Chronic wasting disease (CWD), sometimes called zombie deer disease, is a transmissible spongiform encephalopathy (TSE) naturally affecting members of the deer family. TSEs are a family of diseases caused by misfolded proteins called prions and include similar diseases such as mad cow disease in cattle, Creutzfeldt–Jakob disease in humans, and scrapie in sheep.[2] In the United States, CWD affects mule deer, white-tailed deer, red deer, sika deer, elk, antelope, caribou, and moose.[3] The transmission of CWD to other species such as squirrel monkeys and humanized mice has been observed in experimental settings.[4]

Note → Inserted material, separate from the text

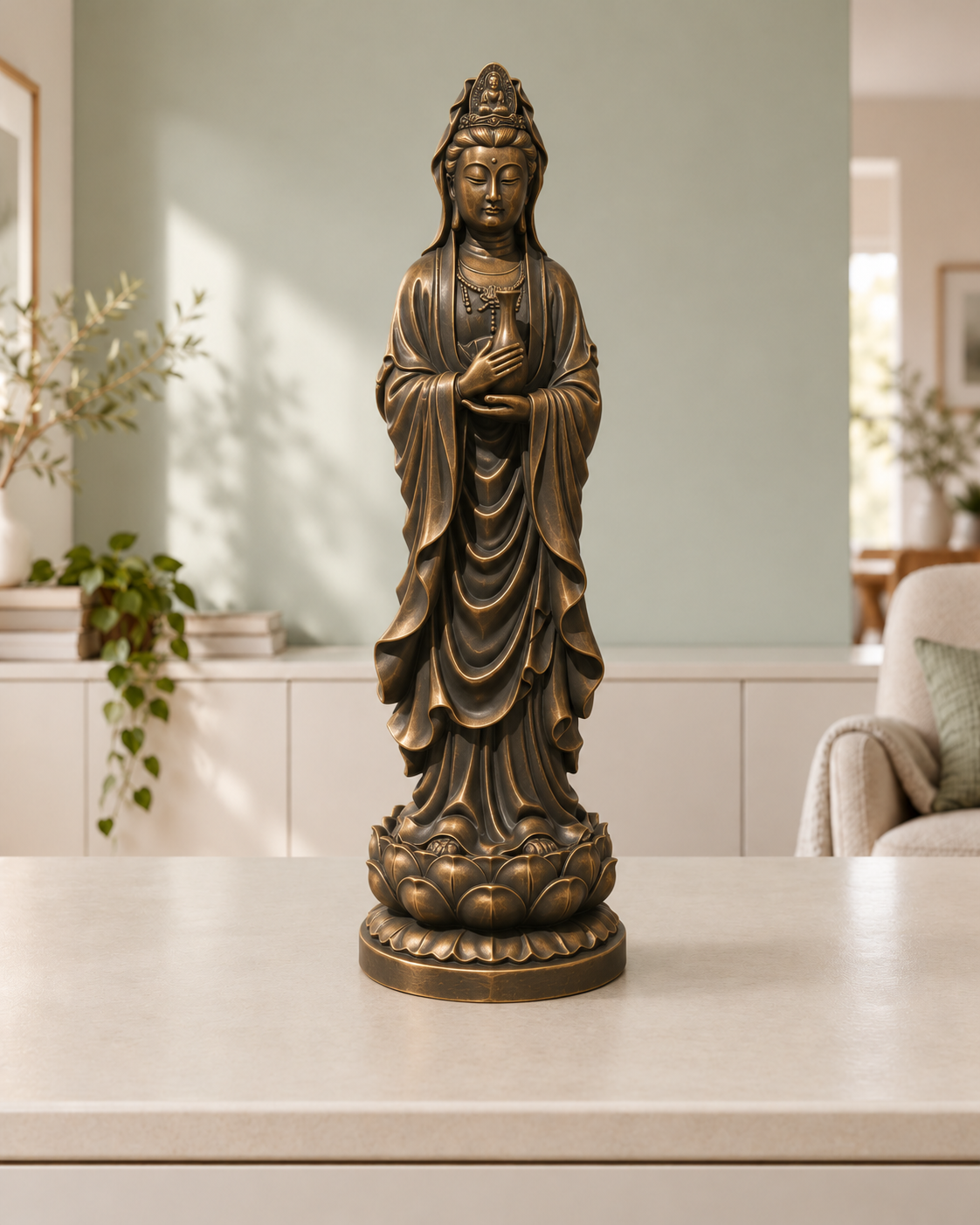 Guanyin – 08 handbemalt bronze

There have been a few cases in the US thought to be from this. And it would be similar to the mad cow disease epidemic in the UK...
The authorities have a nasty habit of wanting diseases to prevail.
No, that is Kuru.
and note: It started before Covid and vaccinations for covid.
The pesticide or chemical pollution could be the cause but then why in rural NB and not in other areas
Prion diseases are very dangerous and survive the extreme heat of cooking.
A friend of mine works in a hospital research lab and uses Electron Microscopy to photograph viruses. He explained to me that prion diseases are the only ones that ever scared him.
I stayed on a dairy farm in Cheddar Gorge in England years ago when Bovine Spongiform Encephalopathy (BSE), or “Mad Cow Disease,” peaked in the 1990’s due to contaminated feed. It spread through cattle being fed meat and bone meal from infected animals, a practice banned in 1996.
Aliens?
Soylent Green is people!
I hope it is not transmissible through pet food to cats and dogs. They have “meat meal” listed in the ingredients.